- _Objective_:
Convert the records that start at the line containing "How great a" and stop after the line containing "79.4 metres", both included, into a Markdown table with the columns Row and Line. Give each non-blank line its own numbered row, leaving out blank lines and everything outside that range.

- _Recorded information_:
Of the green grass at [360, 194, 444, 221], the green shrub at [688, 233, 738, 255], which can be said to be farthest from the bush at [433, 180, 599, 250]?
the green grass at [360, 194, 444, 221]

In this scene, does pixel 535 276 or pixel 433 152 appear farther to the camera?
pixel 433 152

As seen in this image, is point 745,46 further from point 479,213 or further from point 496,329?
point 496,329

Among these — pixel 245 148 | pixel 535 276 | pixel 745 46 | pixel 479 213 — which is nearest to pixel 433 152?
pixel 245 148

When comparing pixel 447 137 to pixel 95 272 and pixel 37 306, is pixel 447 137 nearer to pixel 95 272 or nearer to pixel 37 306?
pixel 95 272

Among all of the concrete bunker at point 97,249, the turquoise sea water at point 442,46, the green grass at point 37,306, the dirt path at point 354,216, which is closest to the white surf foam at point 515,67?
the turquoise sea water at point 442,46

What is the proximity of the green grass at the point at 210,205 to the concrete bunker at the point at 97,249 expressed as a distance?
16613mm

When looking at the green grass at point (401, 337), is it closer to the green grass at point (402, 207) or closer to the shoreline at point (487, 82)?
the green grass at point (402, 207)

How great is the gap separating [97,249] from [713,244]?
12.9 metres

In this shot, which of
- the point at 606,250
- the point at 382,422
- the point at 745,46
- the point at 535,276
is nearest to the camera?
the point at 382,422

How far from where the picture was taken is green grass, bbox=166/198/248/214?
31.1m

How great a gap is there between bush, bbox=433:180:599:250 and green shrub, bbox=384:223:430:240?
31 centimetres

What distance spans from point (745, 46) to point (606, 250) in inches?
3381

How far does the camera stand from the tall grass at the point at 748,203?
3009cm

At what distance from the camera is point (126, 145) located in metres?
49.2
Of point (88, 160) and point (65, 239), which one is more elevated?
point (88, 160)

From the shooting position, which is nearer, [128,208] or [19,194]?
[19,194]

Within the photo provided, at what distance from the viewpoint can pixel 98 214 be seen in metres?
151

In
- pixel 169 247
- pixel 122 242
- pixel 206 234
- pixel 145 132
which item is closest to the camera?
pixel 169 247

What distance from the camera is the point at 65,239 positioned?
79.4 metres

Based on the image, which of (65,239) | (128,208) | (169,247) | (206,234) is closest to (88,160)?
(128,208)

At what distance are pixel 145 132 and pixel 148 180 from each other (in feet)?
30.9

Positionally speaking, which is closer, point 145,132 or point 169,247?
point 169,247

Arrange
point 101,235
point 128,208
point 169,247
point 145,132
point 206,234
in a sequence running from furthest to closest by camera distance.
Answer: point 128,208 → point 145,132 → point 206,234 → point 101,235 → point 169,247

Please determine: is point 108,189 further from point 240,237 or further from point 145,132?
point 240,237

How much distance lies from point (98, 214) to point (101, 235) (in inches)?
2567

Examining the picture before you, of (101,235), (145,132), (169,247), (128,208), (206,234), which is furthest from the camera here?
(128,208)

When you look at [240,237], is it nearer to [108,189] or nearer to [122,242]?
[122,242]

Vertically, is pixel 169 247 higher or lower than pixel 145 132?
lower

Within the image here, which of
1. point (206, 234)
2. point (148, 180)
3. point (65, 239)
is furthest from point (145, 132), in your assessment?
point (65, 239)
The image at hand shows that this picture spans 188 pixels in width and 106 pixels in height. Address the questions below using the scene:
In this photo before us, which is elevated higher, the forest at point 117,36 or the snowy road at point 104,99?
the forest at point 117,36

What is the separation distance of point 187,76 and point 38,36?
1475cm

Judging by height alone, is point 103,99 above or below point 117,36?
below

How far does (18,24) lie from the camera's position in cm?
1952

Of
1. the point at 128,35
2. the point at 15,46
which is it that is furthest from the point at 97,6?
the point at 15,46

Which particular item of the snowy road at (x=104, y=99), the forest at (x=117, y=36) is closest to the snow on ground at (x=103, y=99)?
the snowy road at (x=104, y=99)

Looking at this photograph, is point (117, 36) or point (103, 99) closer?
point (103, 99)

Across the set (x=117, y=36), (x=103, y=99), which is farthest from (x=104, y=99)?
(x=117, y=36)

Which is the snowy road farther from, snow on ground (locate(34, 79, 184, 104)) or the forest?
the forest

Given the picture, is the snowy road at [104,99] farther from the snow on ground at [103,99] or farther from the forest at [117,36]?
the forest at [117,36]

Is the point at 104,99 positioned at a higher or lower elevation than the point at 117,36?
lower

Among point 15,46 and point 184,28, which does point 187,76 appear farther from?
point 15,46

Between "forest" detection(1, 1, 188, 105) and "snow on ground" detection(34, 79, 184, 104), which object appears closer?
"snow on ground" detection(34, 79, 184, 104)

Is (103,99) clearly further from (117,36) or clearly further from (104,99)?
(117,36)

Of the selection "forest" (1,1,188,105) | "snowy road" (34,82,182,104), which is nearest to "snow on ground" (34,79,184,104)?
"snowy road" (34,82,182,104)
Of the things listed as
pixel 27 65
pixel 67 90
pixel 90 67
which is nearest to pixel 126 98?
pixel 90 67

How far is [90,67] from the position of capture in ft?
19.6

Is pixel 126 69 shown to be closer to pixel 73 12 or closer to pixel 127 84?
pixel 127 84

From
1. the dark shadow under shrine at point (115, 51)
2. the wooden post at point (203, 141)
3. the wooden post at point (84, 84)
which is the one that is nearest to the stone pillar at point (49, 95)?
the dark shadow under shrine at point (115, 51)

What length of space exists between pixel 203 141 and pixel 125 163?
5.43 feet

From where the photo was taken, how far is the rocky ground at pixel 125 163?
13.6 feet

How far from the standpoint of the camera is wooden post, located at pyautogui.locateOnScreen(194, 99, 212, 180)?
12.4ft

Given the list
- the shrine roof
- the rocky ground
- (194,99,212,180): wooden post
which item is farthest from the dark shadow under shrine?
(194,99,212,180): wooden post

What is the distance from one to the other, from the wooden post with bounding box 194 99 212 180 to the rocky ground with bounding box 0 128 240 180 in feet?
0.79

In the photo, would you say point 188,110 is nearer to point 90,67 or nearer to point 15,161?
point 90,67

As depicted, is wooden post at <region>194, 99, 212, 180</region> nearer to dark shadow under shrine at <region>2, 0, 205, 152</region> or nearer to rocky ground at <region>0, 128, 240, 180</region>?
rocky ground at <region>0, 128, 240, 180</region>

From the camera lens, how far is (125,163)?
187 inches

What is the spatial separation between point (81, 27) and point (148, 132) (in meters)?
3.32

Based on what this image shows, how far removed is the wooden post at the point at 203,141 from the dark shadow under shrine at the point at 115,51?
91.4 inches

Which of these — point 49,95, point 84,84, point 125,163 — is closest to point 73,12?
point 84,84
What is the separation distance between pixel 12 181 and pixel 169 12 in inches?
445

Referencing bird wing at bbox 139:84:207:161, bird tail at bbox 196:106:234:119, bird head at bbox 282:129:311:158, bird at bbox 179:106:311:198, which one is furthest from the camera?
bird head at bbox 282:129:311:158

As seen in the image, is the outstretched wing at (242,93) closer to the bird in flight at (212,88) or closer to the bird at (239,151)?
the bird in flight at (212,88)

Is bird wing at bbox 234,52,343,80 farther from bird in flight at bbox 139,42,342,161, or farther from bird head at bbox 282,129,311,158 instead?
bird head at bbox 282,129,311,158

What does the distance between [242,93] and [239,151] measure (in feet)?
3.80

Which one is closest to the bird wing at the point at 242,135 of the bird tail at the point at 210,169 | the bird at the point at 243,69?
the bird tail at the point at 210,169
--
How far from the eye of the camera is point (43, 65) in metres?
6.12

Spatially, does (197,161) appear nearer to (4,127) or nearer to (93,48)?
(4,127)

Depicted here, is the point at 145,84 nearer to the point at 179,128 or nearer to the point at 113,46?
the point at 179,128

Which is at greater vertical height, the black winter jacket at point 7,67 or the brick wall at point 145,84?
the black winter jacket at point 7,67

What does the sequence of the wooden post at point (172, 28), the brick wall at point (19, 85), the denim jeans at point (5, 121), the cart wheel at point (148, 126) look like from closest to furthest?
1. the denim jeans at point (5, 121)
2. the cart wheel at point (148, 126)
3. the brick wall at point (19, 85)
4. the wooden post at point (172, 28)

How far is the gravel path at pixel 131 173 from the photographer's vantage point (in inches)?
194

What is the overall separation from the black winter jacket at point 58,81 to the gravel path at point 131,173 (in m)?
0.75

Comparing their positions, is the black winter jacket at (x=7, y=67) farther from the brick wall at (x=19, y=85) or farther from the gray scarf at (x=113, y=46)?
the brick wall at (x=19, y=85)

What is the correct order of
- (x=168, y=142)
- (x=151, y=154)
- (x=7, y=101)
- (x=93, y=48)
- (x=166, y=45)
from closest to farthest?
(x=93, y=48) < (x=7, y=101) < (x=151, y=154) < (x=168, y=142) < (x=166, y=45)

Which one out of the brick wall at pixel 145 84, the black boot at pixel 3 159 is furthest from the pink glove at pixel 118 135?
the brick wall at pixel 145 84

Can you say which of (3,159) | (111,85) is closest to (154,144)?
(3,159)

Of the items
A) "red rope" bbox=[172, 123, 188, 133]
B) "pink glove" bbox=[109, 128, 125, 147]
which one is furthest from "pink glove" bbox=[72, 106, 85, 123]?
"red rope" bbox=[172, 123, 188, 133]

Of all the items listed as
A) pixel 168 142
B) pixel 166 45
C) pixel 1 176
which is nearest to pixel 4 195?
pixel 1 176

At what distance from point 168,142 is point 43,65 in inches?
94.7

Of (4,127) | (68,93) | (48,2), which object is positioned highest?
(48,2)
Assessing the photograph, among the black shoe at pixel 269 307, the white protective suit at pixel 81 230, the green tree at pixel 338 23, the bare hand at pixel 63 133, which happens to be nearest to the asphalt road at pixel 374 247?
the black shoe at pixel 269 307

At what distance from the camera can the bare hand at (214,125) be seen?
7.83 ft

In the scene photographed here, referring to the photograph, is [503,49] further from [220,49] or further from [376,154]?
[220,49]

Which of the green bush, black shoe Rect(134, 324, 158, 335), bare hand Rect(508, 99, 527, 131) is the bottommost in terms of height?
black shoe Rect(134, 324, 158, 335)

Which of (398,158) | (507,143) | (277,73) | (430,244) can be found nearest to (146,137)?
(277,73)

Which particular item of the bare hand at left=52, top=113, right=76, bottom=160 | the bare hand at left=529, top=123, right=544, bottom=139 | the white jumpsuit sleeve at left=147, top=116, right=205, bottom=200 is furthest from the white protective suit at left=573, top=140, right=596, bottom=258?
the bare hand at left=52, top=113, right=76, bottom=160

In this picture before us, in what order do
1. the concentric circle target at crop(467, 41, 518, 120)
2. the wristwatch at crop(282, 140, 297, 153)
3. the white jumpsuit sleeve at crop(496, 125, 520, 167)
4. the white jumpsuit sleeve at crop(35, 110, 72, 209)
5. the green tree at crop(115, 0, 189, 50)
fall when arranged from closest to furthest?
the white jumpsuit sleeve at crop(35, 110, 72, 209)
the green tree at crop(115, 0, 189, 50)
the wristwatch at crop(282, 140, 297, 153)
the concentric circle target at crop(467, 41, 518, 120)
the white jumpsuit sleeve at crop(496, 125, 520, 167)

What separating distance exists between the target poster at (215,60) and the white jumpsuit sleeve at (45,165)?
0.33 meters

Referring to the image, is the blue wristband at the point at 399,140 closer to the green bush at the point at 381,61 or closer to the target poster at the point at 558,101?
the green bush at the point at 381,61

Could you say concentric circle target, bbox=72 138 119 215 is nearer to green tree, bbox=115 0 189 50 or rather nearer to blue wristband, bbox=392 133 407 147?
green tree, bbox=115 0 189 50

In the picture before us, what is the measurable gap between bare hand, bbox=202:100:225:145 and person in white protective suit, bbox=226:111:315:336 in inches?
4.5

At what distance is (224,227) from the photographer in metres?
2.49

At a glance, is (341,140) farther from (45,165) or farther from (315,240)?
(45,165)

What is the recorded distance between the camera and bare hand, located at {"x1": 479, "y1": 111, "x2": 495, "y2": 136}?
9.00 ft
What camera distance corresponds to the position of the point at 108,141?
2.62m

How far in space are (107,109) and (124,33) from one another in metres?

- _Response to the task_:
| Row | Line |
|---|---|
| 1 | How great a gap is there between bush, bbox=433:180:599:250 and green shrub, bbox=384:223:430:240? |
| 2 | 31 centimetres |
| 3 | What distance spans from point (745, 46) to point (606, 250) in inches? |
| 4 | 3381 |
| 5 | How far does the camera stand from the tall grass at the point at 748,203? |
| 6 | 3009cm |
| 7 | At what distance from the camera is point (126, 145) located in metres? |
| 8 | 49.2 |
| 9 | Of point (88, 160) and point (65, 239), which one is more elevated? |
| 10 | point (88, 160) |
| 11 | From the shooting position, which is nearer, [128,208] or [19,194]? |
| 12 | [19,194] |
| 13 | Within the photo provided, at what distance from the viewpoint can pixel 98 214 be seen in metres? |
| 14 | 151 |
| 15 | In |
| 16 | - pixel 169 247 |
| 17 | - pixel 122 242 |
| 18 | - pixel 206 234 |
| 19 | - pixel 145 132 |
| 20 | which item is closest to the camera? |
| 21 | pixel 169 247 |
| 22 | What distance from the camera is the point at 65,239 positioned? |
| 23 | 79.4 metres |